Changing stroke rehab and research worldwide now.Time is Brain! trillions and trillions of neurons that DIE each day because there are NO effective hyperacute therapies besides tPA(only 12% effective). I have 523 posts on hyperacute therapy, enough for researchers to spend decades proving them out. These are my personal ideas and blog on stroke rehabilitation and stroke research. Do not attempt any of these without checking with your medical provider. Unless you join me in agitating, when you need these therapies they won't be there.

What this blog is for:

My blog is not to help survivors recover, it is to have the 10 million yearly stroke survivors light fires underneath their doctors, stroke hospitals and stroke researchers to get stroke solved. 100% recovery. The stroke medical world is completely failing at that goal, they don't even have it as a goal. Shortly after getting out of the hospital and getting NO information on the process or protocols of stroke rehabilitation and recovery I started searching on the internet and found that no other survivor received useful information. This is an attempt to cover all stroke rehabilitation information that should be readily available to survivors so they can talk with informed knowledge to their medical staff. It lays out what needs to be done to get stroke survivors closer to 100% recovery. It's quite disgusting that this information is not available from every stroke association and doctors group.

Sunday, January 10, 2016

Can An Anti-Asthma Drug Rejuvenate the Brain? montelukast

Your doctor should be vastly interested in how this can be applied to stroke survivors. But don't worry this will never be followed up on because we have NO stroke strategy or stroke leadership in any part of stroke and this will fall thru the cracks. Our fucking failures of stroke associations once again will lead the way to failure by not doing anything about this.

Can An Anti-Asthma Drug Rejuvenate the Brain?

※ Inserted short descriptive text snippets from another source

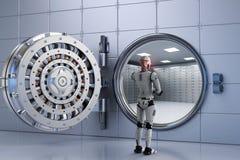 Робот работая с банковским хранилищем Стоковое фото RF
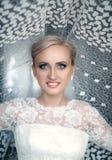 Φρέσκια ξανθή γυναίκα ομορφιάς με τα όμορφα μπλε μάτια στην άσπρη νυφική τοποθέτηση φορεμάτων Στοκ φωτογραφίες με δικαίωμα ελεύθερης χρήσης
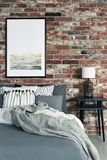 Red brick wall in bedroom royalty free stock photography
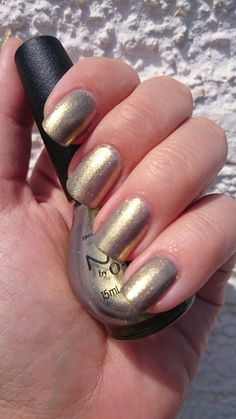 Nicole by OPI - sea how far you go  Pretty cool color, goes from gray to gold, looks very interesting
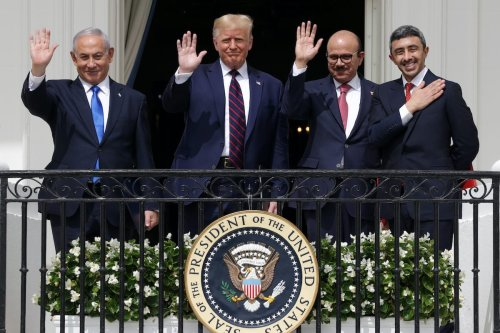 (L-R) Prime Minister of Israel Benjamin Netanyahu, US President Donald Trump, Foreign Affairs Minister of Bahrain Abdullatif bin Rashid Al Zayani, and Foreign Affairs Minister of the United Arab Emirates Abdullah bin Zayed bin Sultan Al Nahyan wave from the Truman Balcony of the White House after the signing ceremony of the Abraham Accords on the South Lawn of the White House on 15 September 2020 in Washington, DC. [Alex Wong/Getty Images]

A couple of paragraphs from there.

This group of researchers from Austria, Germany, Italy and Croatia presented a new therapy that, according to their own words, can “functionally rejuvenate the aged but otherwise healthy brain”. And the therapeutic agent is probably surprising: it’s an anti-asthmatic drug named montelukast.
The authors had previously identified a molecule involved in asthma pathology as being elevated in ageing, contributing to neuroinflammation and cognitive impairment. This led them to the hypothesis that other mechanisms originally related to peripheral inflammatory conditions such as asthma might affect the central nervous system, potentially contributing to degenerative processes.
Leukotrienes are a group of molecules that mediate inflammatory reactions associated with increased vascular permeability. Increased levels of leukotrienes have been reported in a number of neurological conditions, as well as in the aged brain. Although their role is mostly unclear, it is believed that they may mediate inflammatory responses in the brain and blood vessels. The drug they used, montelukast, acts by blocking leukotriene activity, being highly successful in asthma.
According to their data, montelukast seems to be able to reduce the levels of inflammatory molecules in the brain, restore the blood-brain barrier’s integrity and increase neurogenesis in the brain of aged rats. As a consequence, montelukast treatment also restores cognitive function in the old animals.
Montelukast seems to be able to cross the blood-brain barrier and it had previously been shown to have a protective effects in animal models of neurodegenerative diseases, including Huntintgon’s and Alzheimer’s disease, as well as in induced loss of memory function, spinal cord and brain injuries and stroke, decreasing cognitive and structural deficits.
Here, they showed that this anti-asthma drug can reduce age-associated changes, improving learning and memory in old rats, reducing the inflammation-induced activation of glial cells in the brain, and restoring neurogenesis in the hippocampus of old rats most likely by targeting leukotriene actions in the brain.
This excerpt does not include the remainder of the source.